A narrow high cliff over the Gulf of Salerno. The sea is somewhere down, surrounding the cliff. You hear the roar of waves from all sides. Sea and sun. Access is only by boat, then you follow a long staircase cut into the mountain.

Then I found its story. Curzio Malaparte hired Adalberto Libera (an Italian Rationalist architect) to design the house. It was in 1937 or 1938.

It seems that Malaparte rejected at some point the design of Libera and went on with local stonemasons. Anyway, the original idea for the house was of Libera, a red masonry box with reverse pyramidal stairs leading to the roof patio (Wikipedia).

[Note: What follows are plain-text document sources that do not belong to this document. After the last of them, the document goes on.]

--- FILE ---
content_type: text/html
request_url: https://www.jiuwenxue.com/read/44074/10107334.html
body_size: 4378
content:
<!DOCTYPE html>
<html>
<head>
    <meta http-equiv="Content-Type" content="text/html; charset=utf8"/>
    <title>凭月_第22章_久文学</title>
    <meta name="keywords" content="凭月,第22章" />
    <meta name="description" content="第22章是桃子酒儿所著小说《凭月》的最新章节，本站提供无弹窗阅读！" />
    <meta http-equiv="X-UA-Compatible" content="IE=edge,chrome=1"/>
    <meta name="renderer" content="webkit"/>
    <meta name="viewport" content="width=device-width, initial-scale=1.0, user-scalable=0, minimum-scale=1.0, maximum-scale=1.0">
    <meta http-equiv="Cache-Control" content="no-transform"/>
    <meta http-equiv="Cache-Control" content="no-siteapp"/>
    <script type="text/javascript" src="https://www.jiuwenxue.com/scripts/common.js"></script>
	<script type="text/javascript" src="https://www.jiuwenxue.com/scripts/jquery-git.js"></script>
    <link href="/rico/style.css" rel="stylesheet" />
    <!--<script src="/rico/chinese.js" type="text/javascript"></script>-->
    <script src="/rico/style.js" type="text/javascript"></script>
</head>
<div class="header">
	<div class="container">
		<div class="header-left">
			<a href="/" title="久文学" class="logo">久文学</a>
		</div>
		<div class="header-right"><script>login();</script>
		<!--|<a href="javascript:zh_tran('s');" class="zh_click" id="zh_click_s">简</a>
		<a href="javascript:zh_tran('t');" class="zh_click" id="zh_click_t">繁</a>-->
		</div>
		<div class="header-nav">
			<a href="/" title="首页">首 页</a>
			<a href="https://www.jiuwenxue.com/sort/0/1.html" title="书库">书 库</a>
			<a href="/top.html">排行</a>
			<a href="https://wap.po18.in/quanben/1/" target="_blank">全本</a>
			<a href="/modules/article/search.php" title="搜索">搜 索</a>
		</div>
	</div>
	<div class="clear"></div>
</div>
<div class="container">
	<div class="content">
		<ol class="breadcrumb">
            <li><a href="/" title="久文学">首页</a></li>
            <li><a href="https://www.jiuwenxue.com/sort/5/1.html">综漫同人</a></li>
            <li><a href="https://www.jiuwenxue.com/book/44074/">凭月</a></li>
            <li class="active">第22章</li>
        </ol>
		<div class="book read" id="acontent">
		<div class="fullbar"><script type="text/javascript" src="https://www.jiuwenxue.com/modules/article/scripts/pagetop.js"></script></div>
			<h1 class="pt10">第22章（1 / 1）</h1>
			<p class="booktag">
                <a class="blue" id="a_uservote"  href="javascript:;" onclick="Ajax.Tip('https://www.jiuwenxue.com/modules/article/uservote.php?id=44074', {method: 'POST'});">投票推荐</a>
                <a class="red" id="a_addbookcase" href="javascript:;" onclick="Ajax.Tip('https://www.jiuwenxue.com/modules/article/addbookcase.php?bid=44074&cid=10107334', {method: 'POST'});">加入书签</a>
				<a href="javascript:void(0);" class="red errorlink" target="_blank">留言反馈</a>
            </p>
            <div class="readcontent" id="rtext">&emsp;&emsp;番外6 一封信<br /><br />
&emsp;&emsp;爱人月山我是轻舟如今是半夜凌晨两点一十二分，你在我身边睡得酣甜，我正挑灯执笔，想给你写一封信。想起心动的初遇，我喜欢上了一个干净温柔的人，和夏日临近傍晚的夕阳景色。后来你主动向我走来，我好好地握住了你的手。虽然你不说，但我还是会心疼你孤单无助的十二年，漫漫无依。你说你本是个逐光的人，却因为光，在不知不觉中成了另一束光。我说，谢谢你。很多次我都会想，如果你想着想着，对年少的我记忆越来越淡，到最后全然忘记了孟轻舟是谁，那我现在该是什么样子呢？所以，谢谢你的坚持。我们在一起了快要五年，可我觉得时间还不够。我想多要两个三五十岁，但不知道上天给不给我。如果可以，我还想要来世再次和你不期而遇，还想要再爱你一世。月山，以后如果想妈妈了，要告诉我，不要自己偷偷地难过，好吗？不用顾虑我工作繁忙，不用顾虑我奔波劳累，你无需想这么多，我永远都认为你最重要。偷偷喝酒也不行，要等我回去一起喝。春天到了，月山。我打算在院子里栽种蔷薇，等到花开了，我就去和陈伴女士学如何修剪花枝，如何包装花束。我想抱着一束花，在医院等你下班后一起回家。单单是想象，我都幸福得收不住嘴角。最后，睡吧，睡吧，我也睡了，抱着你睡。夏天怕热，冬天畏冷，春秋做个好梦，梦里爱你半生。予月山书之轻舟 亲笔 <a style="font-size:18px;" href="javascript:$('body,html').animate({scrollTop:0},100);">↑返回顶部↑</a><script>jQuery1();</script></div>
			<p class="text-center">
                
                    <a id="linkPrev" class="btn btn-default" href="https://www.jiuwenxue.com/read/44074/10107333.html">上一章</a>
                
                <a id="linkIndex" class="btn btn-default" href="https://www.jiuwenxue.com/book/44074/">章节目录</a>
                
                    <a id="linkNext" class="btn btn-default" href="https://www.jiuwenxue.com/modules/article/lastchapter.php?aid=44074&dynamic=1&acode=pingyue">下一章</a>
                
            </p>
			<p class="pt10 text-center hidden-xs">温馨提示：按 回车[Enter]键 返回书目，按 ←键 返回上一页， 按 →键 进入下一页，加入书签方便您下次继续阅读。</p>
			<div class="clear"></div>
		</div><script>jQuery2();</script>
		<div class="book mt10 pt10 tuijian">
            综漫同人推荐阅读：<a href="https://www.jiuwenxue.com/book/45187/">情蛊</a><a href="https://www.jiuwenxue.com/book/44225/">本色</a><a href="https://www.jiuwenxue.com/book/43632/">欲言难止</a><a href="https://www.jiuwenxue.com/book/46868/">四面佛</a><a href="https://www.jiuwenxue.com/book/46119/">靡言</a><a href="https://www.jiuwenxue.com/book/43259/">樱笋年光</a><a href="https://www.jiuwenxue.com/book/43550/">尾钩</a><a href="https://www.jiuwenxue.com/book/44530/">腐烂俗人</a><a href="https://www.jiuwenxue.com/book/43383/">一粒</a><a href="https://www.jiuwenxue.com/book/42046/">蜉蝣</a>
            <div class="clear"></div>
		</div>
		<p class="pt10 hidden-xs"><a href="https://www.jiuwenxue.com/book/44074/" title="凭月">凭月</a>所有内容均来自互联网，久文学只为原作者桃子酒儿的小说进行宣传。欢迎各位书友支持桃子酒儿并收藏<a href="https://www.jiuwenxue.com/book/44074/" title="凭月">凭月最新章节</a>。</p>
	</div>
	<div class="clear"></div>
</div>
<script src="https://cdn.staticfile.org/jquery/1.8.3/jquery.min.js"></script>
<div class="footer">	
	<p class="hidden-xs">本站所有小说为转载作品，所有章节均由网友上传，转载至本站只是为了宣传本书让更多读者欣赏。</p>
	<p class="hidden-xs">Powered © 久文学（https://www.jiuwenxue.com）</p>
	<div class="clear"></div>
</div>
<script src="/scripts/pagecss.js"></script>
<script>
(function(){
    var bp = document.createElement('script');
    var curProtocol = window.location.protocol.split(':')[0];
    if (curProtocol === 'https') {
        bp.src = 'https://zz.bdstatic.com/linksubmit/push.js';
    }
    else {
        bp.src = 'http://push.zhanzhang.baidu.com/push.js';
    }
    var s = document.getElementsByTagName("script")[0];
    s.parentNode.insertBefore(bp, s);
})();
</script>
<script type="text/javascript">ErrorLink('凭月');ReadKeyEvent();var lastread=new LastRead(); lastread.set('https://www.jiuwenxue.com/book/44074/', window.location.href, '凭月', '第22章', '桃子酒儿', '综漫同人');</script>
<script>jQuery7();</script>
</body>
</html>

Curzio Malaparte would write in a letter to a friend, people who live in Capri do not know, do not realize (until they leave) the paradise they live in. I have not spent a real summer in Capri since 1938. In 1939 I was in Amalfi, back from Ethiopia, with a rheumatism on my right side that was making me suffer horribly. In 1940 I was on Mont Blanc. In 1941 I was in Russia. In 1942 I was in Lapland; and this year I am in Sweden and Finland. And at least this year, I would like to enjoy Capri's summer in my own house, before I become too old.


Casa Malaparte
These views, with their austere beauty, refuting any compromise with coziness, with nicety, do they echo some parts from the interior universe of Malaparte, some of his thoughts, something he was thinking those years? The war would follow, and he would write Kaputt, and then La Pelle.

Malaparte was his adopted name. Just to distance himself from Bonaparte. Curzio Malaparte, futurist, attracted by modern values like all futurists, attracted by fascism like all futurists, keeping his independence of views and conflicting often with the regime of Mussolini, attracted after the war by communism - he embraced the whole spectrum of radical politics while keeping always his critical attitude, his distances, his independence of views.


Casa Malaparte
After the death of Malaparte the house remained neglected and began to decay.

It took about thirty years till the first serious restoration was initiated.

Meanwhile, in 1963, Godard shot some scenes here, at the Casa Malaparte, for his movie, Le Mépris. It was fortunate, as it is said that the movie has a great cinematography, with well-choreographed long takes.

I haven't yet see Le Mépris, but I saw another movie that was shot in Capri, Blind Light, with Wolfgang Held as cinematographer. An unexpected gem, would say one of the people who saw it and then made this remark on imdb. I keep it as the most beautiful movie made by Pola Rapaport.


Casa Malaparte



















Look at these two images: the greatness of an Aztec pyramid!

Nothing than trees and fantastic vegetation, sea, wind with the terrible roar of waves, sun or fog or frightening darkness of night; and Casa Malaparte with the severe greatness of an Aztec pyramid: this is the place for Epiphany.


Casa Malaparte

(Avangarda 20)

2 Comments:

  • Beautiful house! But I'm afraid to say that fifth picture doesn't belong to Casa Malaparte but to Tolo House, designed by Álvaro Siza (another masterpiece!)

    Thank you very much for your article

    By Anonymous Alejandro García, at 9:44 AM  

  • Thank you for your observation. I will modify accordingly in the post. Thanks again and have a great day!